Sosyalist Enternasyonal ve İlerici İttifak yöneticileri, bize Araplaşmamızı öneriyorlar ve bu yüzden Türkiye’ye daha fazla sığınmacı gönderilmesini savunuyorlar.
Avrupalı sosyal demokratlar bize Cumhuriyet değerlerinden uzaklaşmamızı, Atatürk’ü unutmamızı öneriyorlar.
100. Yıl gösterilerinde milyonlarca insan Cumhuriyet değerlerine ve Atatürk’e sahip çıktı ama yönetimdeki kişilerin iki tane Atatürk lafı etmesine kanarak onların peşinden gidiyorlar.

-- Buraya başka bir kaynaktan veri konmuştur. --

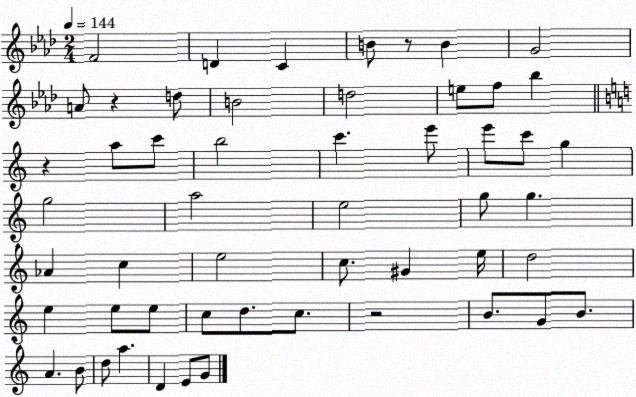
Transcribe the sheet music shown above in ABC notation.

X:1
T:Untitled
M:2/4
L:1/4
K:Ab
F2 D C B/2 z/2 B G2 A/2 z d/2 B2 d2 e/2 f/2 _b z a/2 c'/2 b2 c' e'/2 e'/2 c'/2 g g2 a2 e2 g/2 g _A c e2 c/2 ^G e/4 d2 e e/2 e/2 c/2 d/2 c/2 z2 B/2 G/2 B/2 A B/2 d/2 a D E/2 G/2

Bugün CHP işgal altındadır.
Yıllarca ilmek ilmek oluşturulan bir planla CHP bir Kürt partisine dönüştürüldü.
Yönetimdeki ve belediyelerdeki önemli görevlerin başında “Dersimliler” yer alıyor. Kürtlerin üçte ikisinin Türklerin yaşadığı illerde yaşadığından hareketle bu il yöneticilerinin de Kürtlerden meydana geldiğini biraz detaylı araştırma yapanlar görebilir.. Ayrıca kimliğini kaybetmiş ve Kürt propagandası altında kalmış Aleviler de bu kampanyada mezhepçilik yaparak yer alıyorlar.
Türkler ise bu etnik ve mezhepçi organizasyona hizmet ettikleri ölçüde kendilerine bir yer bulabiiliyorlar.
Etnik milliyetçilik ve mezhepçilik CHP’yi esir almıştır.
Etnik milliyetçi ve mezhepçi çete, emperyalist kurumlarla işbirliği yaparak Türkiye’yi çökertiyor.
Bu yozlaşma ve çürüme altında CHP’nin varacağı bir cennet de yoktur.
Bu koşullar altında CHP’nin başına kim gelirse gelsin sonuçta değişen bir şey olmayacaktır.
Yeni seçilen Başkan Özgür Özel, bağıra bağıra “eşit yurttaşlığı” savunuyor.
Eşit yurttaşlığı savunan Atatürkçü olmak şöyle dursun onun en büyük düşmanıdır.
Eşit yurtaşlık, Türk ulusu düşmanlığıdır.
Eşit yurttaşlık, Türkiye’nin etnik ve dini olarak bölünmesi taraftarlığıdır.
Özgür Özel bir proje görevlisidir.
Özgür Özel, emperyalizmin, Sosyalist Enternasyonal’in, İlerici İttifak’ın bir borazanıdır.
CHP kitlesi ve halk, sırtlarında taşıdıkları çakma kahramanların ihanetlerini görüp sırtlarından atarak Kemalizme yöneldiklerinde ancak doğru yolu bulmuş olacaklardır. Aksi halde başka bir çıkış kapısı yoktur!